Approach the strangers slowly, making sure to make no sudden movements. After all, it’s dark out. Say something normal in greeting like “Hi” or “How’s it going?” Slowly, they’ll turn to face you then turn back and continue their conversation, ignoring you. Don’t let that deter you. Just listen in and see what you can overhear. I’ve made some of my best friends just by inserting myself into a stranger’s conversation. It’s not creepy. One of them offers you something to eat. It’s in large plastic container and smells a bit like boiled chicken. Looking inside, you’ll probably see several small, pale bodies. Squirrels.

3. Experiment With Food

One of the best ways to grow and appreciate different cultures is to try some of that culture’s signature food. Trying new foods is always a fun activity, and this squirrel meat looks tasty. Chew on the legs a bit, that’s where the best meat is. The rest of the animal is just skin and bones, but you can try chewing on the tail a bit if you like. Don’t wrinkle your nose. Be polite. Doesn’t it taste a little like chicken? Or pork? Or some other animal we as a society have deemed it acceptable to consume?

4. Volunteer

Volunteering is a great way to help your neighbors and improve society, all while giving you the dopamine rush one only gets from altruism. Mmmm…Altruism. Thankfully, you won’t have to look for a nearby charity, as one of your new friends is need of assistance. It looks like he’s having trouble getting into his car. He has a coat hanger you can use to jimmy the lock. Go ahead help him out. Once you can feel as if something is clicking, that means you’ve sprung the lock. Open the door and climb over to the passenger seat, while your new friend rips something out from under the steering wheel. Smell the sparks as you realize he’s hotwiring the car. Uh oh. Looks like you’re in for one bumpy ride!

5. Explore New Places

Look out the window at all the cars whizzing by! You’re going pretty fast, and you don’t really recognize the buildings or road signs. That’s ok. Relax and smile. Take it easy. You’re on an adventure! A good, old-fashioned road-trip is just the ticket to beat those January blues. Your friend is a very good driver, especially considering he’s on the wrong side of the road. It’s starting to get bright out, but that isn’t sunshine. Those are police lights.

6. Engage Your Body

While your friend pulls over to talk with some friends in uniform, take this opportunity to go for a brisk run. Running on the sidewalk downtown or in a park can be an excellent way to get in shape and also releases endorphins. While you’re on your run, take a moment to admire the trees and the foliage around you. Sure, it’s a little dark, but under the moonlight, you can just make out the edges of plants and animals. Did you hear that? Something rustling in the undergrowth. Probably just a raccoon or maybe a stray cat. Cats are fun.

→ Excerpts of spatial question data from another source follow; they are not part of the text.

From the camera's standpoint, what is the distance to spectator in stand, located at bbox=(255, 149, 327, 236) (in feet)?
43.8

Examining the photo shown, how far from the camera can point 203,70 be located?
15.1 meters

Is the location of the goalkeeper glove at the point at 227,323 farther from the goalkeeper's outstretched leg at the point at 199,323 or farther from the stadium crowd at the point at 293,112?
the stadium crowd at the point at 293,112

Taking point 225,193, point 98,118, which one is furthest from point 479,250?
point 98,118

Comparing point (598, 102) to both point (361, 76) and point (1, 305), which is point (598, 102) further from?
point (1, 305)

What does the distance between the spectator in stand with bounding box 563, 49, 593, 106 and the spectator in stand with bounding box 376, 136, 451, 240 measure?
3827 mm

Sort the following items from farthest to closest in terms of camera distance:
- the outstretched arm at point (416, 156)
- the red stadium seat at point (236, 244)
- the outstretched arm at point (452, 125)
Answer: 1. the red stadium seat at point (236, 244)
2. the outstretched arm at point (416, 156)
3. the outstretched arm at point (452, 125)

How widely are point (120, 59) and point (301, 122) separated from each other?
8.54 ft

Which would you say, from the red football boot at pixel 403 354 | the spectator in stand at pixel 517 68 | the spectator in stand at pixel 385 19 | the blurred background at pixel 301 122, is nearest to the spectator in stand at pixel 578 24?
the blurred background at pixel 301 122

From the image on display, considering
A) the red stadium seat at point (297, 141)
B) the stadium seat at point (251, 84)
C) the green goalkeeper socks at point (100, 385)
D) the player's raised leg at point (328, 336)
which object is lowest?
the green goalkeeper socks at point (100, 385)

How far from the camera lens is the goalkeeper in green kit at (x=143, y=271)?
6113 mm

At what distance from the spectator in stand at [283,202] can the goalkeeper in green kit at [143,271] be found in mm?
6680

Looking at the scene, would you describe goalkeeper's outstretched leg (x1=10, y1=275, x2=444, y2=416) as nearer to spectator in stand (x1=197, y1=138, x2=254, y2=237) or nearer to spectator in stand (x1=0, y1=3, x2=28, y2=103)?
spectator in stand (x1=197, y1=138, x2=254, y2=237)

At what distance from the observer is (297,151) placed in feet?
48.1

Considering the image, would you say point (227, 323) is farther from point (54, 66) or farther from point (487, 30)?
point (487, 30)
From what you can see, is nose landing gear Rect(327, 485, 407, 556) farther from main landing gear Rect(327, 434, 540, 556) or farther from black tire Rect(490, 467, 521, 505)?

Remember to keep running no matter what. No one escapes January, but you can escape those gloomy feelings by following these simple steps and exploring new experiences. Don’t feel bad if things don’t quite turn out the way you expect. That’s just life. Sometimes our plans don’t turn out the way we’d like. That’s why it’s always important to be adaptable. On an unrelated note, does anyone know of a place I could lie low for a while? Maybe a friend’s house or apartment. Just for a couple days. Thank you for your help.